推拿整体

”しらさか推拿整体”ホームページの「推拿」及び「推拿整体」に関する記載内容を抜粋したものです。

肩中兪(けんちゅうゆ)&肩外兪(けんがいゆ)

肩中兪は、第7頚椎棘突起と第1胸椎棘突起の間の位置から外側2寸のところにあり、肩外兪は、第1胸椎棘突起と第2胸椎棘突起の間の位置から外側3寸のところにあります。
どちらも、肩こりおよび背中上部の痛みなどの症状改善に効果を発揮します。

肩こりが顕著で肩全体が硬くなっている場合、指圧→肘圧にて力加減を考慮することならびに症状に応じて適度に施術を数回繰り返します。

天柱(てんちゅう)&風池(ふうち)

後頭骨と頚椎上部の境目にある窪んだ箇所が、“盆の窪”と呼ばれるところです。
天柱はここから左右にわずかに離れた位置にあり、風池はそこからさらに離れた位置にあります。

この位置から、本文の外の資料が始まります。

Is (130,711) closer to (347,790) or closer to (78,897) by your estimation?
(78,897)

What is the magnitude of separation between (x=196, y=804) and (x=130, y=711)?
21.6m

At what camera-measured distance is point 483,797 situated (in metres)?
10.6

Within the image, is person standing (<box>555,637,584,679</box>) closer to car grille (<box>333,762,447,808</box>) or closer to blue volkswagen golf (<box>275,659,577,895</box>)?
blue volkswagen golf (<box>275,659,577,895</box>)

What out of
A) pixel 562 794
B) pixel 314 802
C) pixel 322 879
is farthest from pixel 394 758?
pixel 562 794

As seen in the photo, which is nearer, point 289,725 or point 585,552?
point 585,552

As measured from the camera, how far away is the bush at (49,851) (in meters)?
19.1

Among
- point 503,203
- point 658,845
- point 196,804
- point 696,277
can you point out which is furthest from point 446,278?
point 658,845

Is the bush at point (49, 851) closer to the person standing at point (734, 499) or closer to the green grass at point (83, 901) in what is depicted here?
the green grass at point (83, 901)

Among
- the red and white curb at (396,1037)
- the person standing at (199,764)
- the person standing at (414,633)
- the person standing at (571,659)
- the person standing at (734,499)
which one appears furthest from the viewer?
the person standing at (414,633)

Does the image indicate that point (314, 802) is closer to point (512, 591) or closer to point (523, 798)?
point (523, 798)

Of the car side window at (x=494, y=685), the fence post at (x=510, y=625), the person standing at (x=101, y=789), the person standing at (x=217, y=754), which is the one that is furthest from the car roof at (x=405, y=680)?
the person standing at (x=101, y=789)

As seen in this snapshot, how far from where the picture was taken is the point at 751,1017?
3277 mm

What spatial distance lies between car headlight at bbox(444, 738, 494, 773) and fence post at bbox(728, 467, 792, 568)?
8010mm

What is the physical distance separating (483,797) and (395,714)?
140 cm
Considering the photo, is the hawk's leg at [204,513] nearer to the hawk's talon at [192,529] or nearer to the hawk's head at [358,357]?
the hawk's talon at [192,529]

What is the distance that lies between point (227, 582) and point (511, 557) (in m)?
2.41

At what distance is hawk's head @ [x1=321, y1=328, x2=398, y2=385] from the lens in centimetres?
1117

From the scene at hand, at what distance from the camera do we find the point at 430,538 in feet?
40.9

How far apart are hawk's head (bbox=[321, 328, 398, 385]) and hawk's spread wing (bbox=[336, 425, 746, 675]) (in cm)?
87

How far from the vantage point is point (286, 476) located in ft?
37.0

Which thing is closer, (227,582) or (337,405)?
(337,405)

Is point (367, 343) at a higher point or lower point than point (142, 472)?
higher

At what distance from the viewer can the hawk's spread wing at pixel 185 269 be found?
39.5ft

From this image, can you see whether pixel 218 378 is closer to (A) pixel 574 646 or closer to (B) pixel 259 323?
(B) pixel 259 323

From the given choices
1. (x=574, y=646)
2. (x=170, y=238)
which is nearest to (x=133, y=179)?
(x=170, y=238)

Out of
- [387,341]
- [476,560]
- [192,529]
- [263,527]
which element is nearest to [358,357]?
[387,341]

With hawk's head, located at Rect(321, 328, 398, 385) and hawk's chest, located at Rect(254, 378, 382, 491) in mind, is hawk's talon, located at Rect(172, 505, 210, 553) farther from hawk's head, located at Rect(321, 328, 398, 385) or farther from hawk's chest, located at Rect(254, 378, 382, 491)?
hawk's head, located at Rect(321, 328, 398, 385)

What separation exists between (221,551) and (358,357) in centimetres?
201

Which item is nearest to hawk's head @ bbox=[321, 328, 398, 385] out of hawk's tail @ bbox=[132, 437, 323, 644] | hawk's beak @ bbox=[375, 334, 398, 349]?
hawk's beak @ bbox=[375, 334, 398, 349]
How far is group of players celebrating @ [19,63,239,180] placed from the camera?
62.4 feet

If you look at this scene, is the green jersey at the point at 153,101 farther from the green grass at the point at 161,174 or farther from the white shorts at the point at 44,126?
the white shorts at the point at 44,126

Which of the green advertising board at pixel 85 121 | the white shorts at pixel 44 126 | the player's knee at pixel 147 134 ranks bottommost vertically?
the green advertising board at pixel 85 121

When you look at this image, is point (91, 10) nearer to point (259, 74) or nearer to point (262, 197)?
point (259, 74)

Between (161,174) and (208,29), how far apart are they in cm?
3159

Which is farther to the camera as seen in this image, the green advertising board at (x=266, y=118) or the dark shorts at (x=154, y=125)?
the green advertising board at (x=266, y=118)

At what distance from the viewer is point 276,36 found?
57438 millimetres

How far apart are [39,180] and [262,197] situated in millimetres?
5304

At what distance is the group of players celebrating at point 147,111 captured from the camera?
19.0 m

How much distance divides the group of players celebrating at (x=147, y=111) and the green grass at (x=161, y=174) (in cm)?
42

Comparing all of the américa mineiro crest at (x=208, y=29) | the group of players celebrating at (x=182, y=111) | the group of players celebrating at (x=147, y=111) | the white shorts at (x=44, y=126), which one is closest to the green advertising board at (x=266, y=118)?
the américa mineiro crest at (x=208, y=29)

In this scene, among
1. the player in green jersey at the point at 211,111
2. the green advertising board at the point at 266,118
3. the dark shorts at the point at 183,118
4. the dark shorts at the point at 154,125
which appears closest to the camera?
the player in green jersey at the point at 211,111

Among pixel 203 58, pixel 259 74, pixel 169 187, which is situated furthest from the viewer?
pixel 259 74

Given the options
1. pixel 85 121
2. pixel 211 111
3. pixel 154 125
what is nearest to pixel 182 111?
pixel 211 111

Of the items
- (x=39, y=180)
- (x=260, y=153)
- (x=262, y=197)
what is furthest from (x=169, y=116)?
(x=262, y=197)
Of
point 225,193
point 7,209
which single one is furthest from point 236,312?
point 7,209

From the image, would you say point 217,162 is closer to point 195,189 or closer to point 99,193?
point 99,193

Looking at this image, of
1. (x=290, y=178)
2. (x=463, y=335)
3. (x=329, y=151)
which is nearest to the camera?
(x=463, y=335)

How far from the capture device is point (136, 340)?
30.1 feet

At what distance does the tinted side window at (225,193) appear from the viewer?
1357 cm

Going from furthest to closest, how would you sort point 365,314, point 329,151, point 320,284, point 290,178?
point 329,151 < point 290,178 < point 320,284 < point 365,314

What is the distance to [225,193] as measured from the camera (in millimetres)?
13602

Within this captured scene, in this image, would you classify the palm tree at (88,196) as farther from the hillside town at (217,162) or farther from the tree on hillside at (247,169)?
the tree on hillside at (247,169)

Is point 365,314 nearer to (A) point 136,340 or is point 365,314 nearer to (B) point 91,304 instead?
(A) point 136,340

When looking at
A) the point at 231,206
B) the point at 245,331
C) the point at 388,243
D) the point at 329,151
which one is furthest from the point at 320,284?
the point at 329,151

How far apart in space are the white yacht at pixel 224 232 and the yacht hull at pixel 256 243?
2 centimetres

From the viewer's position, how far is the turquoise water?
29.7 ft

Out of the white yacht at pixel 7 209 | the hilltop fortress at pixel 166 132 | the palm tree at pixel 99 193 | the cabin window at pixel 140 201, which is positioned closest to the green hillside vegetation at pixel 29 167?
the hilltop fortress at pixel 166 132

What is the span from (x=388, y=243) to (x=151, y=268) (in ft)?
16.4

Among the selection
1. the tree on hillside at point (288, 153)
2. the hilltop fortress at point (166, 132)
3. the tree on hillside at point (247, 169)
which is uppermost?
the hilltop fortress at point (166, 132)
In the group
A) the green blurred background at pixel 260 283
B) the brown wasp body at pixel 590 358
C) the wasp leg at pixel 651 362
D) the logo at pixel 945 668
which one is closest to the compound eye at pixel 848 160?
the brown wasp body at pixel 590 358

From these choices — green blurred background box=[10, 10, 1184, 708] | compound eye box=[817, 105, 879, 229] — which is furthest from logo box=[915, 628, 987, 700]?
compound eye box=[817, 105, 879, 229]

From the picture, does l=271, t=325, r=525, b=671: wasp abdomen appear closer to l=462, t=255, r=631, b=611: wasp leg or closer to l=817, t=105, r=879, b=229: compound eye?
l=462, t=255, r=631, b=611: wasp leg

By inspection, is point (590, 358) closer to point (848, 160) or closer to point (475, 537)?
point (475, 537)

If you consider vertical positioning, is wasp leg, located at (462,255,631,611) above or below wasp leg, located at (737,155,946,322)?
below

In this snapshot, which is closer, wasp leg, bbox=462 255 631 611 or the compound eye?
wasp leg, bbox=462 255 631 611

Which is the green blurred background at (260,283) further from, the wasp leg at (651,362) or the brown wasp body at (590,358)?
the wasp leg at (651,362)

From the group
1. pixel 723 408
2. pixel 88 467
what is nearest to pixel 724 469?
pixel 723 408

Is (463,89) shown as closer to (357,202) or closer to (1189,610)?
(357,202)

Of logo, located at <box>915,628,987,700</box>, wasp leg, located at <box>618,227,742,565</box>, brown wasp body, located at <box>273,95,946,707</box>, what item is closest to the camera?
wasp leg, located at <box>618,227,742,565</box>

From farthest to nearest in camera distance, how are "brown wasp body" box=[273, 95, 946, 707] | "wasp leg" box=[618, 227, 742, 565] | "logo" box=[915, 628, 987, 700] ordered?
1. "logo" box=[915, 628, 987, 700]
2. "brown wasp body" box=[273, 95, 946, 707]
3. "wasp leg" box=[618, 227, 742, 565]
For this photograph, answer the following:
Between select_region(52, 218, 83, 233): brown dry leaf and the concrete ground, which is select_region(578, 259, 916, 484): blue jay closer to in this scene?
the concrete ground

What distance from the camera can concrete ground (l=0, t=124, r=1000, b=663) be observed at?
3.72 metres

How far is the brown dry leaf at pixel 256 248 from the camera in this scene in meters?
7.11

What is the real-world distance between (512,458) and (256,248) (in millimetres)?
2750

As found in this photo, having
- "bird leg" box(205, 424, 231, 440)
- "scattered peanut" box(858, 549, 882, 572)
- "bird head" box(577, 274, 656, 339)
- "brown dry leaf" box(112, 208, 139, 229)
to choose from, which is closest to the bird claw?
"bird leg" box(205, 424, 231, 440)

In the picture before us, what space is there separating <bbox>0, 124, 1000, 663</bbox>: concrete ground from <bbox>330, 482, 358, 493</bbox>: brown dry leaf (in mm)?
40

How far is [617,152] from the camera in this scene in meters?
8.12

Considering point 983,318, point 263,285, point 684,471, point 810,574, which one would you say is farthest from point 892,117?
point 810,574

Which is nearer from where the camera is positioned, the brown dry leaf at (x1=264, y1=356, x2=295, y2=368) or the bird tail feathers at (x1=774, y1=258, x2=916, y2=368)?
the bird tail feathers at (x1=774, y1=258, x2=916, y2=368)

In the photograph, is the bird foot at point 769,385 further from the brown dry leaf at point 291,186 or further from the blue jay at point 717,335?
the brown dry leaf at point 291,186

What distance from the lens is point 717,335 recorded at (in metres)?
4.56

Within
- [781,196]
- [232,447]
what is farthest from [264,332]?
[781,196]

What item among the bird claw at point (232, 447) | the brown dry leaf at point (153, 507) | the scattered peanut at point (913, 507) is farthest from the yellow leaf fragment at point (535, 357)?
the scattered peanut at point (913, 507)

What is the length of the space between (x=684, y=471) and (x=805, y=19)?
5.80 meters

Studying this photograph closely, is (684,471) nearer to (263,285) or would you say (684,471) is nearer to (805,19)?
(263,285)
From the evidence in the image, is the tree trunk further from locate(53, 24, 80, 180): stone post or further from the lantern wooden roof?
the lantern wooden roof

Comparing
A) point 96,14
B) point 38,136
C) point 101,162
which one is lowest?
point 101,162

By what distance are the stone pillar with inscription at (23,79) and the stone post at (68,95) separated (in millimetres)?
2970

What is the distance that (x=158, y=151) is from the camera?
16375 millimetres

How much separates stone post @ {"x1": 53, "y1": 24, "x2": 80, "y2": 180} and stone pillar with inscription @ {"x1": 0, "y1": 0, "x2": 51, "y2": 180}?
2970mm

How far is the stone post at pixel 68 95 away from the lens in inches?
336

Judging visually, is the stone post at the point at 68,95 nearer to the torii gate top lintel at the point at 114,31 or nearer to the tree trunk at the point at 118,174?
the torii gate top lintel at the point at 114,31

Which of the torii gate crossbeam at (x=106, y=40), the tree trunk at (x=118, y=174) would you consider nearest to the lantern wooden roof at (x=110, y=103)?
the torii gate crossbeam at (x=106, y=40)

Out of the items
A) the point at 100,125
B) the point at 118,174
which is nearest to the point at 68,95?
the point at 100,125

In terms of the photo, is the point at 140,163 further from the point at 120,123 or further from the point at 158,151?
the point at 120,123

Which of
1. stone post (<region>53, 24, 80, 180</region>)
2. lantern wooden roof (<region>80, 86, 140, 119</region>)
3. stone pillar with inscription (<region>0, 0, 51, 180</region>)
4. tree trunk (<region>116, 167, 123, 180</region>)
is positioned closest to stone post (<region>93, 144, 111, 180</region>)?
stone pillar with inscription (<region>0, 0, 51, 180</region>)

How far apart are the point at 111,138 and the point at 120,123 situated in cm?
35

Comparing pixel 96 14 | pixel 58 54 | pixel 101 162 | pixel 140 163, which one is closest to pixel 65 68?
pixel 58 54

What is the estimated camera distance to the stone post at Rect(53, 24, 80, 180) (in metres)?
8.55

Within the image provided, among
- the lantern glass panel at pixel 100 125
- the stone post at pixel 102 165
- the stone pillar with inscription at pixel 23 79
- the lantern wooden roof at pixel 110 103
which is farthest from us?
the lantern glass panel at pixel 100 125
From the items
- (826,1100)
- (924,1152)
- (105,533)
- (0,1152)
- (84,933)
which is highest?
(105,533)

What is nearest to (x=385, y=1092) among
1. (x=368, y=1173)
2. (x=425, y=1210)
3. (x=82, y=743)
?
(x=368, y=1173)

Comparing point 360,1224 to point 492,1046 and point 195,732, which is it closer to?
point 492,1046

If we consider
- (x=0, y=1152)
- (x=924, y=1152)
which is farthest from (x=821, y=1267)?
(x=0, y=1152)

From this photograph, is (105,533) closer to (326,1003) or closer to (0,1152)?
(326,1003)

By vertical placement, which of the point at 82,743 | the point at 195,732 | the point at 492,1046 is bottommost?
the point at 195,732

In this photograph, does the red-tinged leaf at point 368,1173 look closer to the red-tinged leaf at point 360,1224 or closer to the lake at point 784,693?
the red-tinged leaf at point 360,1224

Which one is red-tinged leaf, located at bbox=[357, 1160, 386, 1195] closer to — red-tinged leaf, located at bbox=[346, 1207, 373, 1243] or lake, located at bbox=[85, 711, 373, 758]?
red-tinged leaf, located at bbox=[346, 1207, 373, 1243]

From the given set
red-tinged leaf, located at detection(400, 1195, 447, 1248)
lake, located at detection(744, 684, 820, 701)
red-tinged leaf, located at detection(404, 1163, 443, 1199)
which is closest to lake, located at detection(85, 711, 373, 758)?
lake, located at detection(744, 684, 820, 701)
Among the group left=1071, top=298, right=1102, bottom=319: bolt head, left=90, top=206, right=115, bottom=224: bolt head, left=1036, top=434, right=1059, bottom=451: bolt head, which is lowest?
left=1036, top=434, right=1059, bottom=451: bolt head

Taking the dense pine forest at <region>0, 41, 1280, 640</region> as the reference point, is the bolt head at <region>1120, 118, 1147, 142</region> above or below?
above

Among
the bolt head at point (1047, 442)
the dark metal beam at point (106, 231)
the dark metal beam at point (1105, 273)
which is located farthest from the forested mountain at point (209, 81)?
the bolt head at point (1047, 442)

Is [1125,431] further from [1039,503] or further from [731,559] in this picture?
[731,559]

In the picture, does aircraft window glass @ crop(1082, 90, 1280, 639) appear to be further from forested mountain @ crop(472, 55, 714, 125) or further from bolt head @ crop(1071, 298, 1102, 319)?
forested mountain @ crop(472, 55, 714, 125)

この2つのツボは、頭痛、目の痛み、首コリ、自律神経症といった首から頭部に関わる症状改善に高い効果を発揮します。
被施術者の反応を見ながら、盆の窪の位置から左右にポイントをずらしつつ、適度な力加減で親指で押していく施術を症状に応じて適度に数回繰り返します。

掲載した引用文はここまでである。